The youtube video of this week's Mass will be emdedded on the website as soon as it is available. If you subscribe to the Parish youtube channel (anyone with a google account can subscribe) you should be informed once the video has been uploaded.
HOW ARE YOU COPING?
I feel privileged to be able to share some thoughts with you this weekend, and I am particularly looking forward to being able to offer Mass for you all, a celebration, which, because of the wonders of modern technology, can hopefully reach into most of your homes.
The first duty of a parish priest is to offer the Eucharist for the people of the parish, which is why every weekend, in both Bishop Eton and St Mary’s, that has always been the first intention on the list of Masses.
Like so many things in this present crisis, during the past week the significance of this privilege has come home to me and captured my imagination. The bonds that are being forged through our efforts to be united in prayer at 7.00pm each evening and through my message from our Redemptorist oratory about the plan to celebrate a broadcast Mass each weekend have touched my heart.
I am constantly wondering how you are coping with all the constraints that have been placed on you. I realise how challenging all this must be, particularly for those of you with young children and, of course, those of you isolated and living alone.
Indeed, I am conscious of how blessed I am to live in a relatively large community, enjoying the friendship and support of my confrères, all of whom are equally concerned for you, as we are for our own families and the world at large.
Alongside all this, we are bound to be anxious. The prospect of this virus invading our elderly and frail community is almost unthinkable, but it leads us back to reflecting on the power of God’s word in the scriptures.
I will share some thoughts with you during the Mass, but for now I suggest that the question posed to Martha in the Gospel this Sunday will concentrate our minds: “I am the resurrection and the life… do you believe this?”
Archbishop Malcolm sent a gentle message to his priests, inviting us to contact him or those he has delegated to care for the clergy, if any of us feel in need. May I, in my turn, assure you that if you feel that we can be of help, you do not hesitate to call us? Because we are all over seventy, we are not at liberty to go out visiting, but I will be happy to chat on the phone, and the younger priests in the Pastoral Area, have promised to help out in any way they can. Meanwhile, let us pray for one another that this whole experience will help to deepen our faith in the Lord and in the power of his Spirit, strengthening and uniting us in his love.
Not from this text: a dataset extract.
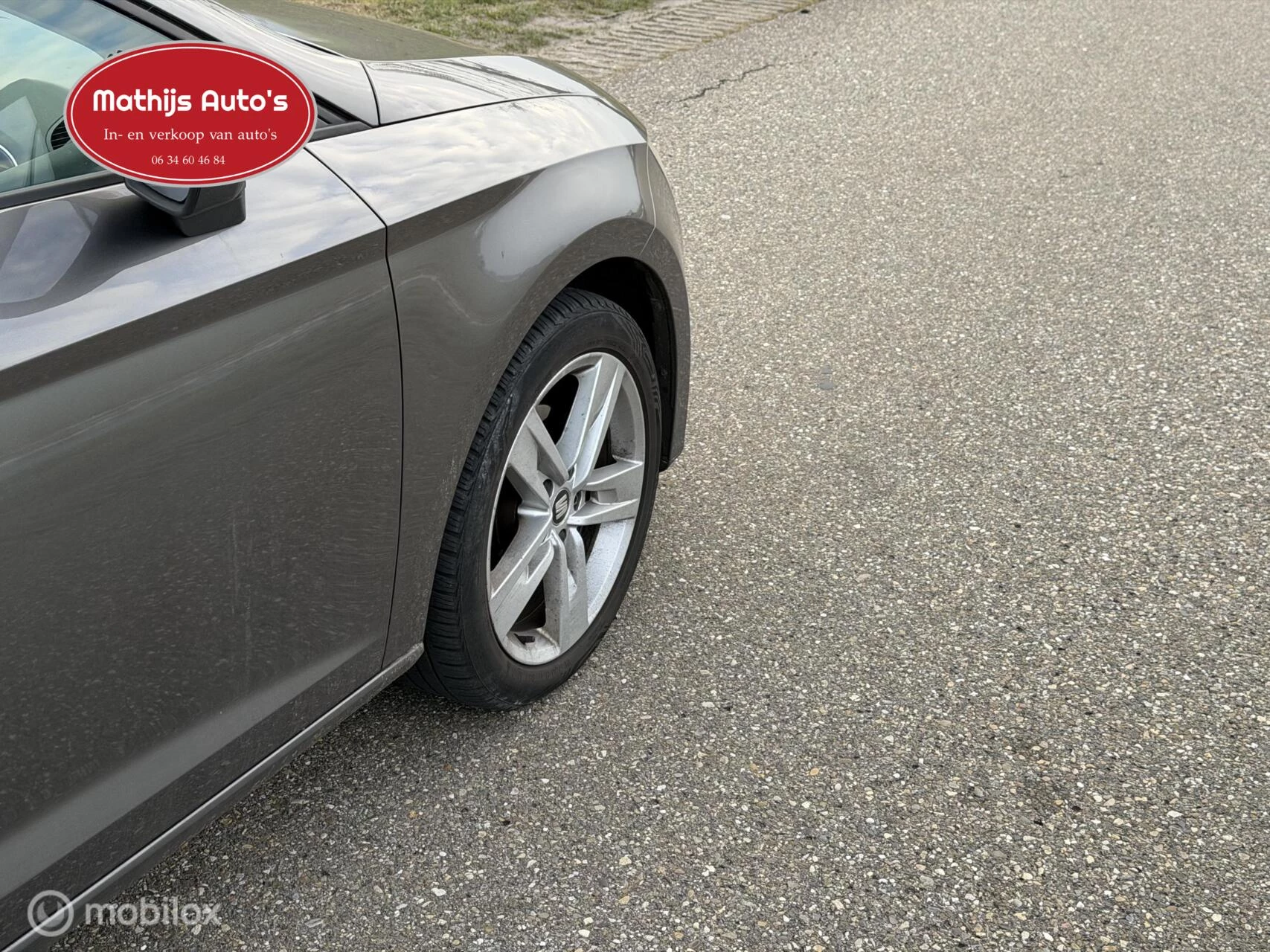 Hoofdafbeelding SEAT Leon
The youtube video of the Mass will be emdedded on the website as soon as it is available. If you subscribe to the Parish youtube channel (anyone with a google account can subscribe) you should be informed once the video has been uploaded.
“Why is God allowing this to happen?”
This week even some of the younger children have asked me the question:
“Why is God allowing this to happen?”
Down through the centuries human beings have asked the same question in the face of suffering and turmoil. As I pray the psalms day by day in the Divine Office I hear over and over again echoes of the same question.
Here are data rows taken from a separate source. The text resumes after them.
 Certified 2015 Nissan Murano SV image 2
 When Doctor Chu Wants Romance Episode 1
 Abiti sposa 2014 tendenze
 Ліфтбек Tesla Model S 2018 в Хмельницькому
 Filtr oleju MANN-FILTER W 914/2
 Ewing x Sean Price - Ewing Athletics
So how did I answer the children?
All I could do was to ask them a question in return:
“Are you loving people?” With some coaxing they agreed that they are, so I then asked them: “Can anyone force you to love?” Without hesitation they said: “No.”
And therein lays the problem: we are free to love and we are free not to love. The story of The Fall in Genesis reminds us of the temptation to eat of a fruit that will make us gods. Human beings continue to be tempted to live and act as gods, selfishly convinced that they are in charge. The emptying of the shelves in the shops is a classic example of how selfish we can become. By contrast there are so many people seeking to reach out and support others during the crisis.
Let’s all be among this latter group and if you are in need or can offer help, then you are free to use our parish office as a kind of hub. With local authority and other ‘ad hoc’ groups there is a lot going on and we want to be part of it.